Re: help needed for specializing a class
On Apr 1, 11:29 am, Kai-Uwe Bux <jkherci...@gmx.net> wrote:
abir wrote:
On Apr 1, 6:10 am, Kai-Uwe Bux <jkherci...@gmx.net> wrote:
abir wrote:
hi,
I have a template (partial code only to express the intent)
The class have many other functions & typedefs.
template<typename C>
class range_v{
public:
typedef typename C::iterator iterator;
typedef typename C::size_type size_type;
public:
iterator begin(){
return cont_->begin()+begin_;
}
iterator end(){
return cont_->begin()+end_;
}
private:
C* cont_;
size_type begin_;
size_type end_;
};
I want to specialize it for some C , only for begin and like,
template<typename C,typename boost::enable_if<typename
C::is_memorable>::type >
class range_v{
public:
typedef typename C::iterator iterator;
typedef typename C::size_type size_type;
public:
iterator begin(){
return cont_->begin()+begin_ - cont_->remove_count();
}
iterator end(){
return cont_->begin()+end_- cont_->remove_count();
}
private:
C* cont_;
size_type begin_;
size_type end_;
};
where the original definition changed to
template<typename C,typename Enable = void> class range_v;
so basically, if the container C has a trait as memorable , i subtract
remove_count from begin & end.
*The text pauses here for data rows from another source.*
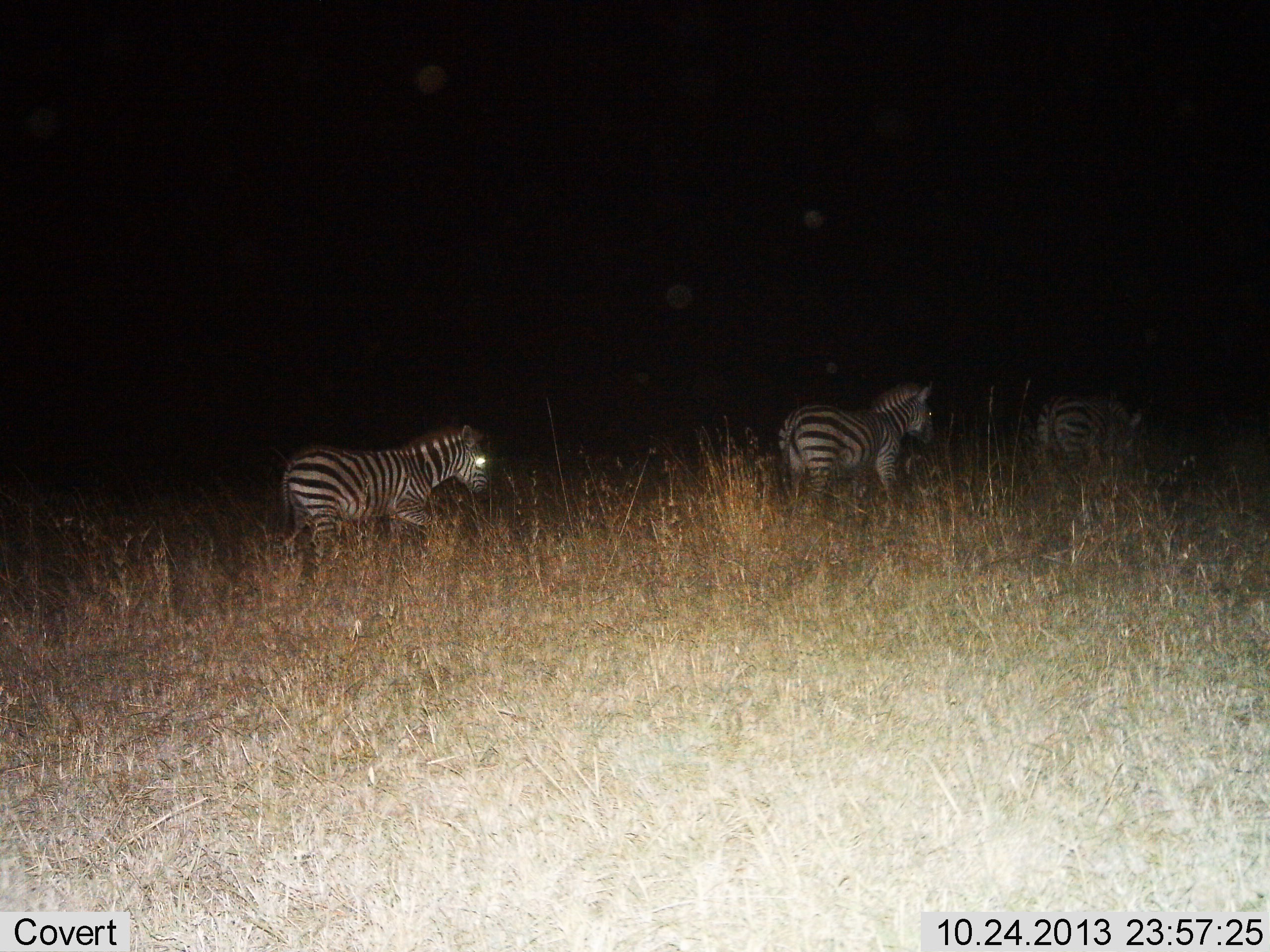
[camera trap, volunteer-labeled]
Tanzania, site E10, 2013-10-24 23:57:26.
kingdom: Animalia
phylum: Chordata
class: Mammalia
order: Perissodactyla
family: Equidae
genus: Equus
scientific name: Equus quagga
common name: plains zebra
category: zebra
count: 3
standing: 19%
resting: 6%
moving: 88%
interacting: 0%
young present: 6%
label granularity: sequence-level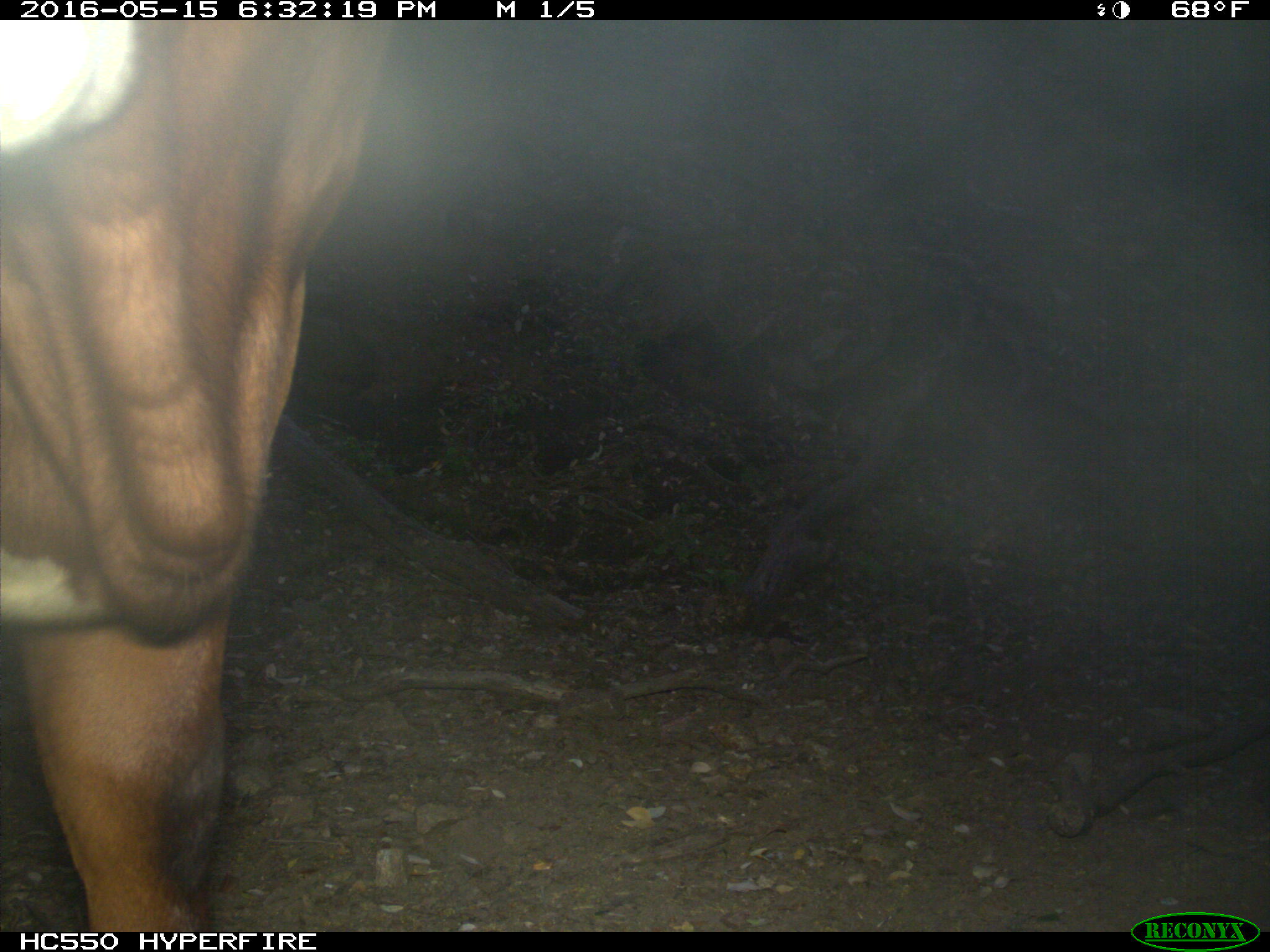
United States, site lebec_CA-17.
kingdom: Animalia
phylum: Chordata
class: Mammalia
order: Artiodactyla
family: Bovidae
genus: Bos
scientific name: Bos taurus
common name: domestic cow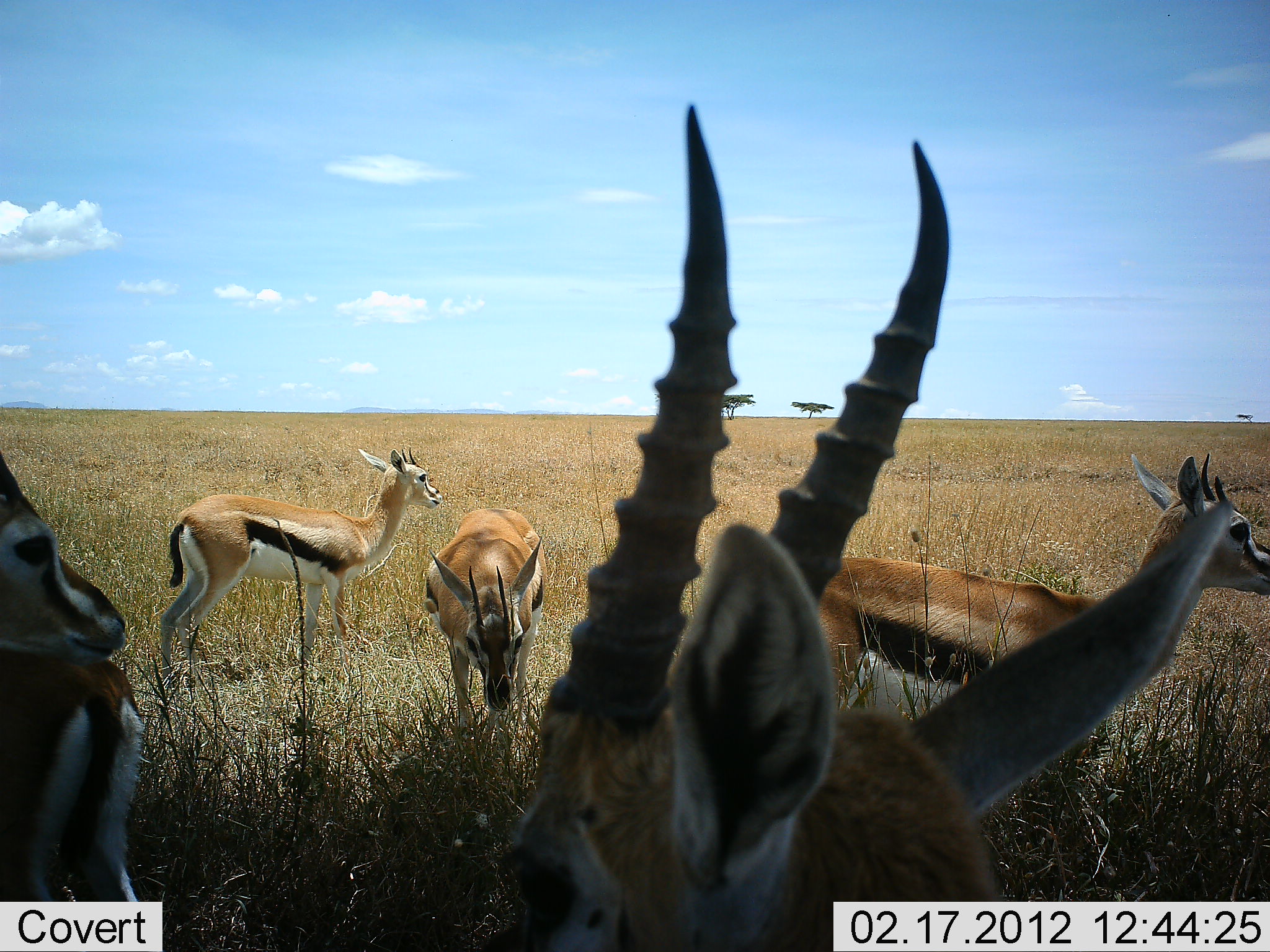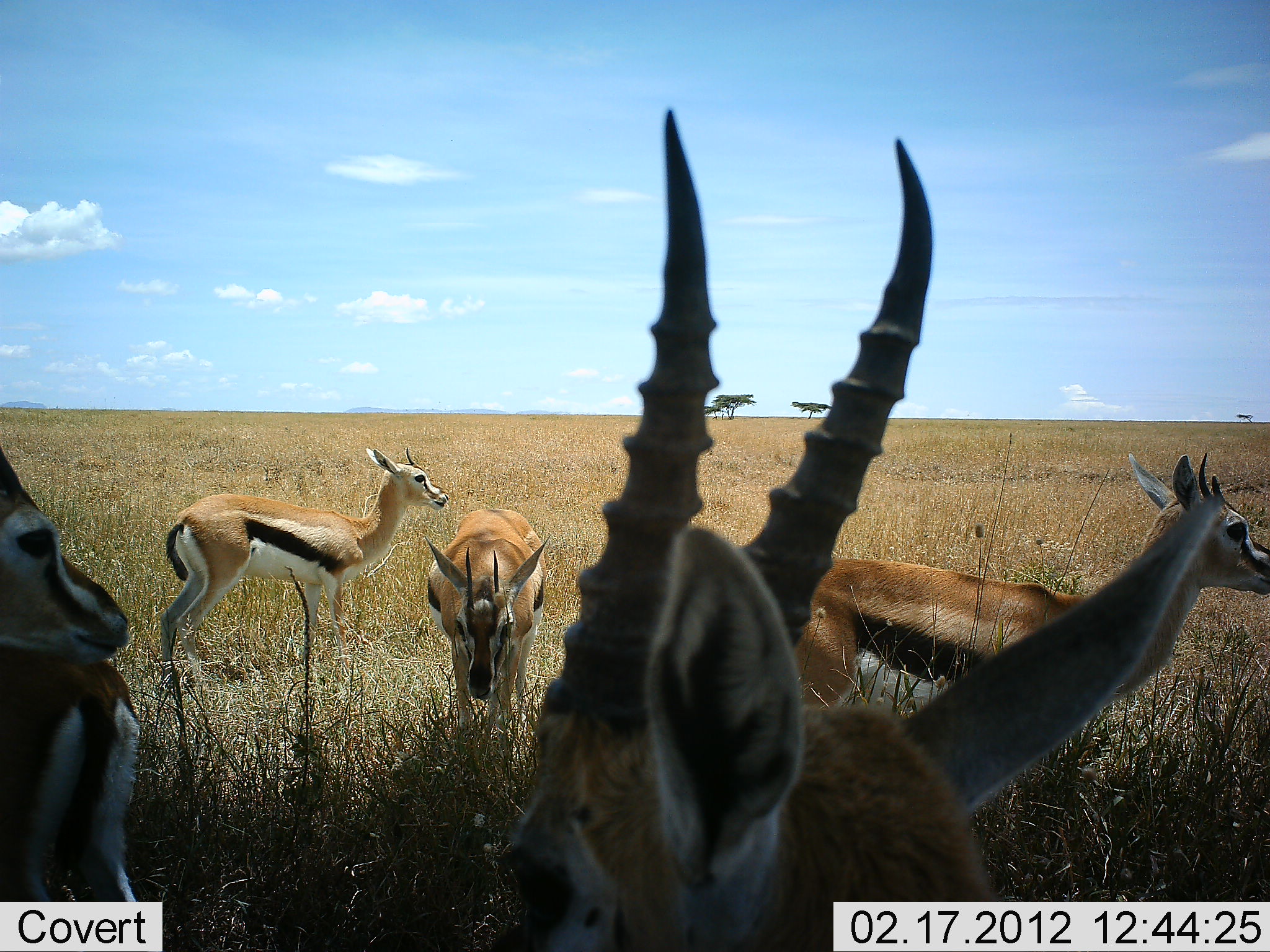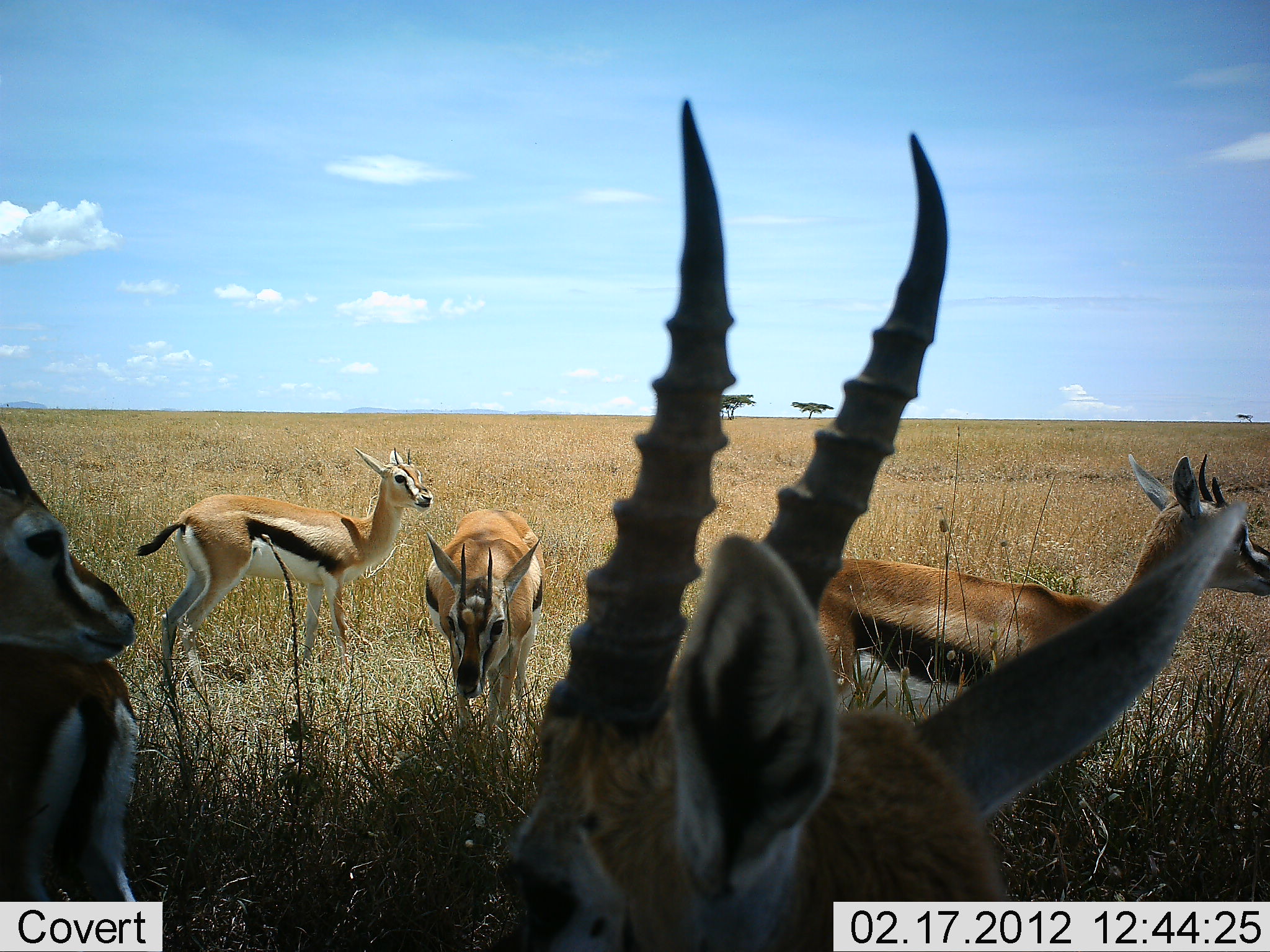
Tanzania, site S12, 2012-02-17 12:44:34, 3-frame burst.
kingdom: Animalia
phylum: Chordata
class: Mammalia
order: Artiodactyla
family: Bovidae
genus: Eudorcas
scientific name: Eudorcas thomsonii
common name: thomson's gazelle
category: gazellethomsons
Gazellethomsons (thomson's gazelle) (Eudorcas thomsonii), count 6. Behavior (volunteer vote fractions): standing 96%, resting 15%, moving 11%, interacting 4%. Young present (vote fraction): 7%. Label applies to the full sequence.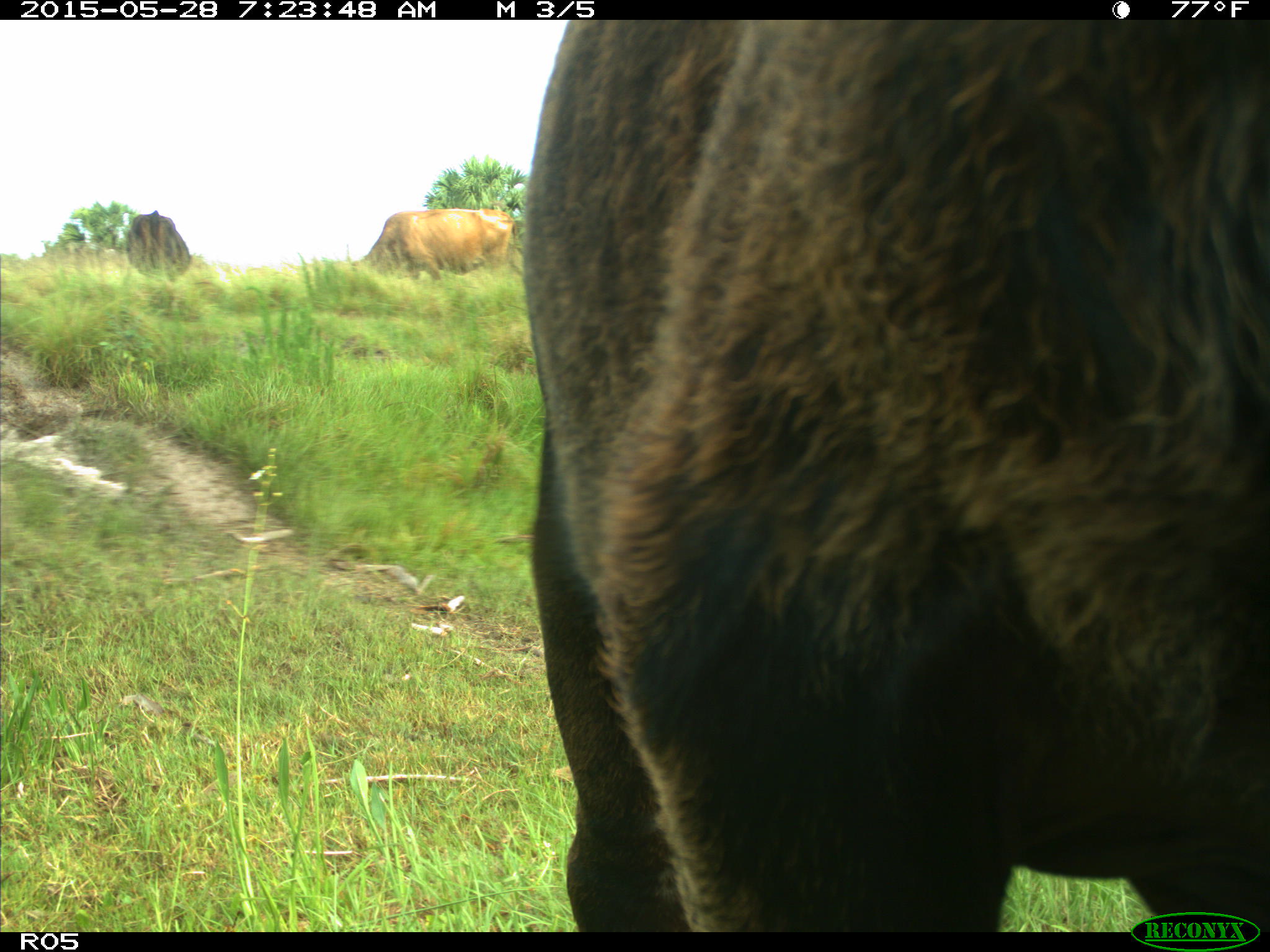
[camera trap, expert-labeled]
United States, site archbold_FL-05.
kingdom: Animalia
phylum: Chordata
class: Mammalia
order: Artiodactyla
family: Bovidae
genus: Bos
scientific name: Bos taurus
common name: domestic cow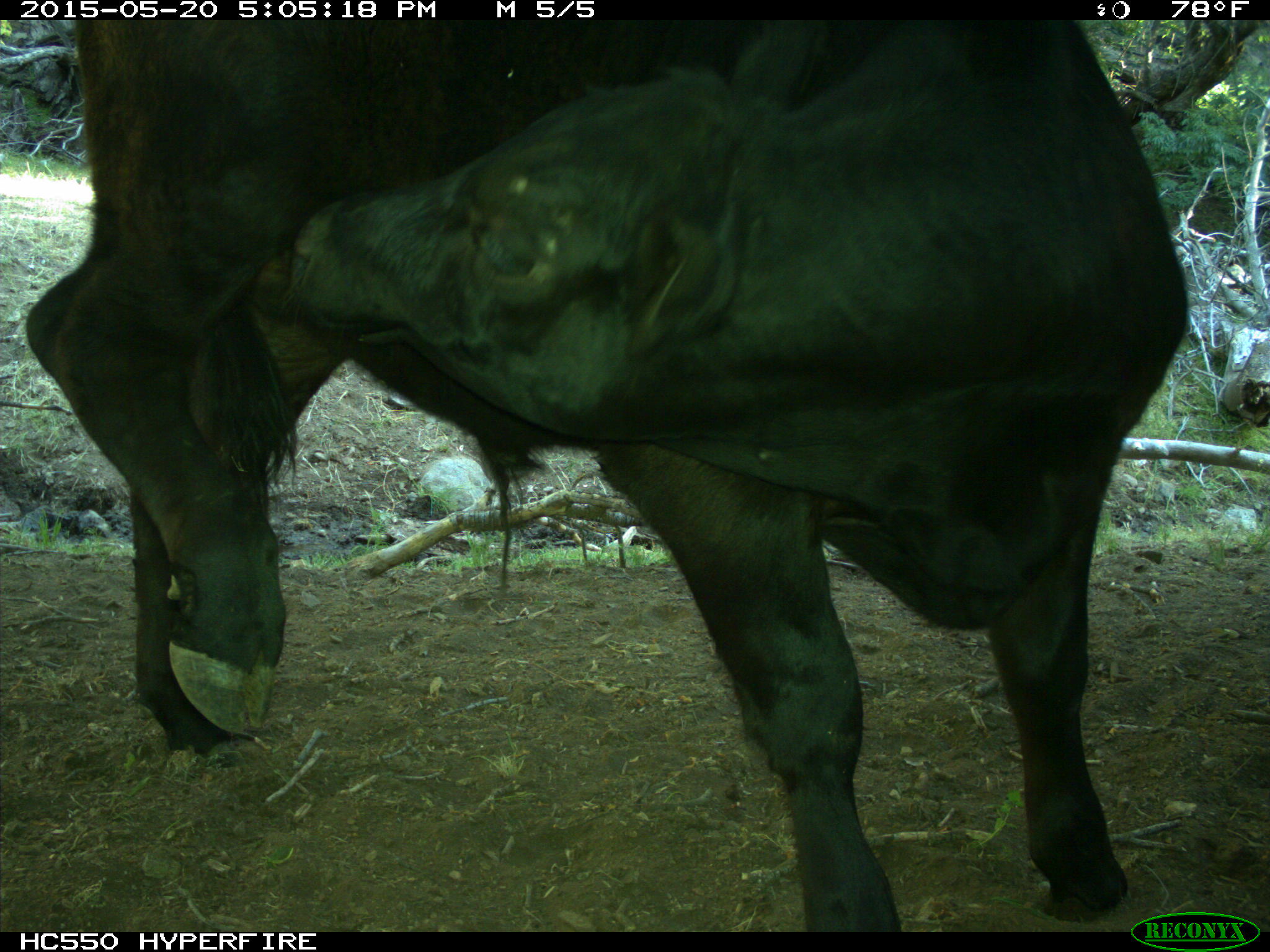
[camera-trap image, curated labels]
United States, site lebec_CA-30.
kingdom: Animalia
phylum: Chordata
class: Mammalia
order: Artiodactyla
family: Bovidae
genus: Bos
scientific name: Bos taurus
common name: domestic cow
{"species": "Bos taurus (domestic cow)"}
But all of other member functions (not
shown here ) are same.
is it possible to specialize ONLY these two functions rather than the
full class ?
[snip]
What about using overloads:
template< typename C >
class range_v{
public:
typedef typename C::iterator iterator;
typedef typename C::size_type size_type;
private:
iterator begin ( yes_type * ) {
return cont_->begin()+begin_ - cont_->remove_count();
}
iterator begin ( no_type * ) {
return cont_->begin()+begin_;
}
C* cont_;
size_type begin_;
size_type end_;
public:
iterator begin() {
return ( begin( static_cast< typename C::is_memorable * >( 0 ) ) );
}
};
Best
Kai-Uwe Bux
I thought about the overloading a few times. But the problem is i want
some additional behavior for begin & end (which subtracts remove_count
for a remove aware containers) . However std containers doesn't define
that trait. it is me who has defined it. so it C is a std::vector ,
typename C::is_memorable is not available, hence it will fail to work
with std containers.
Well, then define a traits template:
template < typename Container >
struct memorable_trait {
static const bool value = false;
typedef no_type type;
};
and specialize it for the containers you want.
Then you can overload on
memorable_trait<C>::type *
inside range_v.
so in some way i need to introduce a template
definition of begin & end so that when C::is_memorable is not
available , it will remove the definition from the overload, which is
not possible for plain member function overloads.
however i am not finding a way to auto deduce typename for member
functions (i can do that for free standing function like boost::begin
overload however) , also i am not finding a way to apply default
argument for member function template , like i can do in class
function template.
So i opted for a full class specialization.
However still i _think_ that it can be done with either member
function template or inheritance (i.e using CRTP) without copy-pasting
the code twice for the class.
thanks
abir
Exactly this is what i was looking for ...
But i was thinking in terms of template specialization
many thanks for the an
Best
Kai-Uwe Bux
Thanks,
the idea i had implemented a few moments ago like this, ...
template<typename C,typename Enable =void>
struct is_memorable{
typedef boost::false_type type;
};
template<typename C>
struct is_memorable<C,typename C::memorable>{
typedef boost::true_type type;
};
where for a memorable container it is like
namespace vec{
template<typename T>
class memory_vector{
private:
struct memorable_t;
public:
typedef memorable_t memorable;
};
}
but it looks, that the compiler always takes the false definition,
instead of the specialization.
so i think, in some ways, it is the definition which is unavailable to
the compiler.
can u specify in which namespace i will put the definitions ?
like for each memorable container will i put the specialization there
(and one in std namespace with false_type ) ?
in which order compiler searches for these definitions?
thanks
abir